O Lucas levou-me por um tempo para não sei onde e quando finalmente parou mal dava para ouvir as vozes dos alunos, acho que estava-mos atrás dos pavilhões da escola, ele guia-me um pouco mais e senta-se e pelo que percebi era para me sentar também, sentei-me e encolhi-me toda escondendo a cabeça entre o peito e os joelhos:

-não vou chorar, não vou chorar, não vou chorar.-repito para mim mesma mas infelizmente quando mais dizia isso mais lágrimas queriam sair e acabei por desistir, senti o Lucas a meter a cabeça dele perto da minha entre os buracos que os braços faziam e a chorar baixinho, afastei a minha cabeça e procurei a dele, para a acariciar.-desculpa rapaz.

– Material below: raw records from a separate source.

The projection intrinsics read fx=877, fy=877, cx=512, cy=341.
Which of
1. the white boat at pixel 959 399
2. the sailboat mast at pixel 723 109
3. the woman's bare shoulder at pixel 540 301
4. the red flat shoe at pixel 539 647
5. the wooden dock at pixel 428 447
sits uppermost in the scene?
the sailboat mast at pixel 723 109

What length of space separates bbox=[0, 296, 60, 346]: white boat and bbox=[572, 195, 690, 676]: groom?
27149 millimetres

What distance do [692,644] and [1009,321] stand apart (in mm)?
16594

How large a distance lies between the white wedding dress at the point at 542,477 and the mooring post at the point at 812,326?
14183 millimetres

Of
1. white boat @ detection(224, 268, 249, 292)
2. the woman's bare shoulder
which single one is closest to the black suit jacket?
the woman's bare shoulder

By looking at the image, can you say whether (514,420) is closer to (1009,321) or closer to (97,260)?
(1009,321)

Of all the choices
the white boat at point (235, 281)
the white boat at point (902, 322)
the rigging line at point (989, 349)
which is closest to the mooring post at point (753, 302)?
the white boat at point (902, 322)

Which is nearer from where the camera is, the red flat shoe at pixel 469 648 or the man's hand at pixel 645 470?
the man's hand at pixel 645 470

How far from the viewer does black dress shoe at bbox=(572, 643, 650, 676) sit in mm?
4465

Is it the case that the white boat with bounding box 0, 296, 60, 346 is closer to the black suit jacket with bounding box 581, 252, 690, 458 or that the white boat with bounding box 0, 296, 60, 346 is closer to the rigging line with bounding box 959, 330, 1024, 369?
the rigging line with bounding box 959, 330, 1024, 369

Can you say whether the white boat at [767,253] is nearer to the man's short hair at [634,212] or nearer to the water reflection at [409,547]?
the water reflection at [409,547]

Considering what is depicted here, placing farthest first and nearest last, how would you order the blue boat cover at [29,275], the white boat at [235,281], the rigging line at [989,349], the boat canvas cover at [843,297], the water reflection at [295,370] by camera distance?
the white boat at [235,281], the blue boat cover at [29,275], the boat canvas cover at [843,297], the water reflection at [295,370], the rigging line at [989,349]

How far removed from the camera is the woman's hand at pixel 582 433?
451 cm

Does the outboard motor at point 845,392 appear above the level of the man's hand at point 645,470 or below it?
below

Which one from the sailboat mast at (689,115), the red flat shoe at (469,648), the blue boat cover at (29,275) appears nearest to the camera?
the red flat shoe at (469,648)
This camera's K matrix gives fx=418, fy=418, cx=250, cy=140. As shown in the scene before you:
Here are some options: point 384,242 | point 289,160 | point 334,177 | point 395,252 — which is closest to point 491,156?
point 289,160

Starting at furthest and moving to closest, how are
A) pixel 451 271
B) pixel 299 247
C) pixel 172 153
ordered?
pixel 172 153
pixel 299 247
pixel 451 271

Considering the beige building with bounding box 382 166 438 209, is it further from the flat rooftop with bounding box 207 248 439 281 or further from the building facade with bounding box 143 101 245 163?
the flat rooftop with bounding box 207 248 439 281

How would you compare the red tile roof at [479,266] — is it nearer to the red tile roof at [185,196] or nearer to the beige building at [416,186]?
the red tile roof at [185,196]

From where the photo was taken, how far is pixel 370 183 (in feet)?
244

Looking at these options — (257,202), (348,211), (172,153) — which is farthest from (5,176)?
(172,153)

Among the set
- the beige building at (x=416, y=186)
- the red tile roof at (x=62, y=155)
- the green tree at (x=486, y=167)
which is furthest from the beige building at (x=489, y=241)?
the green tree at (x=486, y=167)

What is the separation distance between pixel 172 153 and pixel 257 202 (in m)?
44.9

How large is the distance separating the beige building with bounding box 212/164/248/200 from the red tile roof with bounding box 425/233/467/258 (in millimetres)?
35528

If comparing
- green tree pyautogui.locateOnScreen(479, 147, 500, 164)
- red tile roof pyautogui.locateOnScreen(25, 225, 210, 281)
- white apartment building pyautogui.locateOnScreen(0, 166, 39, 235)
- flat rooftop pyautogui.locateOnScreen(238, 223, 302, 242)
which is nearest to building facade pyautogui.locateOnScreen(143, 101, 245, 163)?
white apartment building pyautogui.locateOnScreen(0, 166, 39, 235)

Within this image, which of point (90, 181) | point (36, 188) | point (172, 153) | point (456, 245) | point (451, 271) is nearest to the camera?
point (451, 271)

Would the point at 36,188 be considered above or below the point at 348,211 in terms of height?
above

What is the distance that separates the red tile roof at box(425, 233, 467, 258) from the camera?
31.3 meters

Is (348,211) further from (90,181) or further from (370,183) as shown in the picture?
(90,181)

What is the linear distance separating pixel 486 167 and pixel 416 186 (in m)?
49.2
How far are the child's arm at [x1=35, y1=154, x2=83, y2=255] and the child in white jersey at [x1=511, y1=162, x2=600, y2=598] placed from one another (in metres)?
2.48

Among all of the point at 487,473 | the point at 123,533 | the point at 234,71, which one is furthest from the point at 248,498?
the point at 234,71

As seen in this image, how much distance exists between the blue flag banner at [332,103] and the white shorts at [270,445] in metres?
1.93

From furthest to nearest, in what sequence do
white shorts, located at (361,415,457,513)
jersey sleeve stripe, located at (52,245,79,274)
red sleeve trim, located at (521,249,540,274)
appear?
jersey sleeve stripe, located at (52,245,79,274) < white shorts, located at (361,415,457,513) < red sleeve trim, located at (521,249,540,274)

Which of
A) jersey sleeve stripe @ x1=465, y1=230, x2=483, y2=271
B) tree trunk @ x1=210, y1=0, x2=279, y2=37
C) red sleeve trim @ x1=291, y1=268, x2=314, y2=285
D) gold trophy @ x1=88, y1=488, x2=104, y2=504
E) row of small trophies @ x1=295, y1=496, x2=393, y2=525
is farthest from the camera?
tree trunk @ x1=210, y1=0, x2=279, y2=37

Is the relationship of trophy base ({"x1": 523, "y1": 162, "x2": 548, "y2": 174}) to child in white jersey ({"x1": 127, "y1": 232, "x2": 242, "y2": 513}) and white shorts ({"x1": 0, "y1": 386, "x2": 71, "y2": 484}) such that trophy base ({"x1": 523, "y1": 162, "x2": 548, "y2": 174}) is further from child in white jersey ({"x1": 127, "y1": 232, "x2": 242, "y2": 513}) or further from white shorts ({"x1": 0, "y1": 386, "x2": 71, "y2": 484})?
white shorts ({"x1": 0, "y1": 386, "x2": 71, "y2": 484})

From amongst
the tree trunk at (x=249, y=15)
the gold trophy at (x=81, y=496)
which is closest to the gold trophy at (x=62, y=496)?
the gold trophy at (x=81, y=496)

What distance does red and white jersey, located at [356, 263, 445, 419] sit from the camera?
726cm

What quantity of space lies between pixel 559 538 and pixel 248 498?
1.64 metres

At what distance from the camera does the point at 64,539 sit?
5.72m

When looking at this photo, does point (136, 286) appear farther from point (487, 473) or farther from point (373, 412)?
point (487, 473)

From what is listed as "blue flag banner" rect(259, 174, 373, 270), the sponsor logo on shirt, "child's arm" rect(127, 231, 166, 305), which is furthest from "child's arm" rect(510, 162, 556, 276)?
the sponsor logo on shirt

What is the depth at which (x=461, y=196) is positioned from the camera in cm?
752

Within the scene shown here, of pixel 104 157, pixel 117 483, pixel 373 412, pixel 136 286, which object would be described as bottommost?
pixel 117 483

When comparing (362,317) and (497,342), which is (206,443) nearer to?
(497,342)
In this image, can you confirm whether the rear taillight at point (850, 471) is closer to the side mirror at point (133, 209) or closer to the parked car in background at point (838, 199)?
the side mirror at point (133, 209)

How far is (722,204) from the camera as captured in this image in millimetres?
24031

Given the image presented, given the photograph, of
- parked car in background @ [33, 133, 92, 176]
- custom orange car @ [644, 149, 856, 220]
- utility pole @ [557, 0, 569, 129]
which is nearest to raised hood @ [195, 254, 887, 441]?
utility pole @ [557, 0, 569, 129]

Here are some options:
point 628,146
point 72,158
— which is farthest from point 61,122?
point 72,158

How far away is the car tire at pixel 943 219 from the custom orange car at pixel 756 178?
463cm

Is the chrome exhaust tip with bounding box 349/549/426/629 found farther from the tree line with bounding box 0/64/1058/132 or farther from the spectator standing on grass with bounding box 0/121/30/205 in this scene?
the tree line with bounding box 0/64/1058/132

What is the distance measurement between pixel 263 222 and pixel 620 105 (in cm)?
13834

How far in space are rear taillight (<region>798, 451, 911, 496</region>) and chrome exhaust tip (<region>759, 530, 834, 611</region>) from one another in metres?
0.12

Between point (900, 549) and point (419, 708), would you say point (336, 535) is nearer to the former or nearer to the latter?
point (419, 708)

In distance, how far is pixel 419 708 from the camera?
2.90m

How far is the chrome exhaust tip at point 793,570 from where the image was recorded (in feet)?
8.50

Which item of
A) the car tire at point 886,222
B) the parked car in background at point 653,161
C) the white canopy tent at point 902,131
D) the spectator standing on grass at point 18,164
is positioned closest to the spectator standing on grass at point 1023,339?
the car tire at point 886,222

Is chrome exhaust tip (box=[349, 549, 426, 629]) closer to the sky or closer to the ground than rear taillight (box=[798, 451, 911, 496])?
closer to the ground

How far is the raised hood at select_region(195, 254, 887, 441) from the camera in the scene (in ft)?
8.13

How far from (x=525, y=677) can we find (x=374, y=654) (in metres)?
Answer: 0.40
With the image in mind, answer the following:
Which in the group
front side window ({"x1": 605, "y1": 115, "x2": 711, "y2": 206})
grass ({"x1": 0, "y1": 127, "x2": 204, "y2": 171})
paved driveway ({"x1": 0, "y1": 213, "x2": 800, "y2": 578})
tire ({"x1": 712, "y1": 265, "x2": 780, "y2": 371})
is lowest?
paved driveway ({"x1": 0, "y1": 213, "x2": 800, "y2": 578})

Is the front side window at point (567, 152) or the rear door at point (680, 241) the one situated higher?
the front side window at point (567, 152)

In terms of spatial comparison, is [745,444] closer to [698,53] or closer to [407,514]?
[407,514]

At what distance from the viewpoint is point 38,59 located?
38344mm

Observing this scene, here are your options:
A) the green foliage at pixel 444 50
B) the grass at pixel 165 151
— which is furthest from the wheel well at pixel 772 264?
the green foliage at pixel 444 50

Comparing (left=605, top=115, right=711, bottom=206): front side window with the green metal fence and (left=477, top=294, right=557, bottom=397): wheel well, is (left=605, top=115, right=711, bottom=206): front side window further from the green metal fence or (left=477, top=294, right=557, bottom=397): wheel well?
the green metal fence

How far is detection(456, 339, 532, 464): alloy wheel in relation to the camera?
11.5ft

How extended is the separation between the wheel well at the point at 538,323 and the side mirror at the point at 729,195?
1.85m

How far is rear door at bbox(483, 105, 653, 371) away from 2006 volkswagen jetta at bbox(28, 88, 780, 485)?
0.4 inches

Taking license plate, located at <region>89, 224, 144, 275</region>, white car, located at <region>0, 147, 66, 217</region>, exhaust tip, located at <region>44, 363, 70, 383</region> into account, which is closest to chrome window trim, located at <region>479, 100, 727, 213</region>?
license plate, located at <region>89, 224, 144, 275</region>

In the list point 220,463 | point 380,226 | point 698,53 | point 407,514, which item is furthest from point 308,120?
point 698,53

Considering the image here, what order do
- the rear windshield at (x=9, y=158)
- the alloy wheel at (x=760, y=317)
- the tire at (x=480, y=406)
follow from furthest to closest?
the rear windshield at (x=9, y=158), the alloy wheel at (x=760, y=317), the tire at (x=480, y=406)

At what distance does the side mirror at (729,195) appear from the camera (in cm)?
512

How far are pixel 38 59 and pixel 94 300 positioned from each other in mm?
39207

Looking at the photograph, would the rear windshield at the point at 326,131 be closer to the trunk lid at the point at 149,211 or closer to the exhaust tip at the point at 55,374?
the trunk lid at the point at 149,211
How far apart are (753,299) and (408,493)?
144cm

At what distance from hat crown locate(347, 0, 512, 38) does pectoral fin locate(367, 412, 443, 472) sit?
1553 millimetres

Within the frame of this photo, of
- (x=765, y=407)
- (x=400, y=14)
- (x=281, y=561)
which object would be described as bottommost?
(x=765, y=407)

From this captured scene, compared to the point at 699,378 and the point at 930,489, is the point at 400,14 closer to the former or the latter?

Querem saber porque razão aquilo que essa tal rapariga disse me atinge tanto? Bem em todas as escolas em que estive todos ou eram, simpáticos demais para mim ou eram brutos e tratavam-me mal mas querem saber o que eles me faziam por eu não conseguir ver?

*Atiravam-me coisas a cabeça

*chocavam comigo para me colarem coisas as costas

*tiravam-me as coisas

*estavam sempre a fazer piadas sobre a minha cegueira e outras coisas horríveis.

Mal consegui aguentar 3 meses naquelas escolas e foi por isso que a minha mãe foi sempre me mudando, não sabem quantas vezes mudamos de casa quase 4 vezes em 4 anos, mas na última escola em que estive conheci alguém que me tratava com uma pessoa normal sem pensar na minha falta de visão, a única amiga de verdade que tive, ela chamava-se Andreia, ela tratava-me como uma pessoa normal e defendia-me de todos os que gozavam ou tentavam me fazer mal e o melhor de tudo era que ela consegui ensinar-me a como me defender usando a audição e o tacto. Estão a ver morcegos? Bem a Andreia disse que também tinha uma prima cega que a ensinou como usar a audição a seu favor e ela ensinou-me a mim mas depois de algum tempo ela disse-me que iria para um lugar melhor e eu prometi-lhe que não voltaria a chorar por alguém me mal tratar e que certamente alguém como ela iria proteger-me e foi assim que a Andreia, a minha primeira e única amiga de verdade morreu e eu fiquei de aprender a me defender sozinha.

Limpei as minha lágrimas assim que ouvi passos a vir na minha direção e ouvi o Lucas a se levantar.

-finalmente conseguimos encontrar-te.-diz a voz de um rapaz que por momentos me pareceu familiar.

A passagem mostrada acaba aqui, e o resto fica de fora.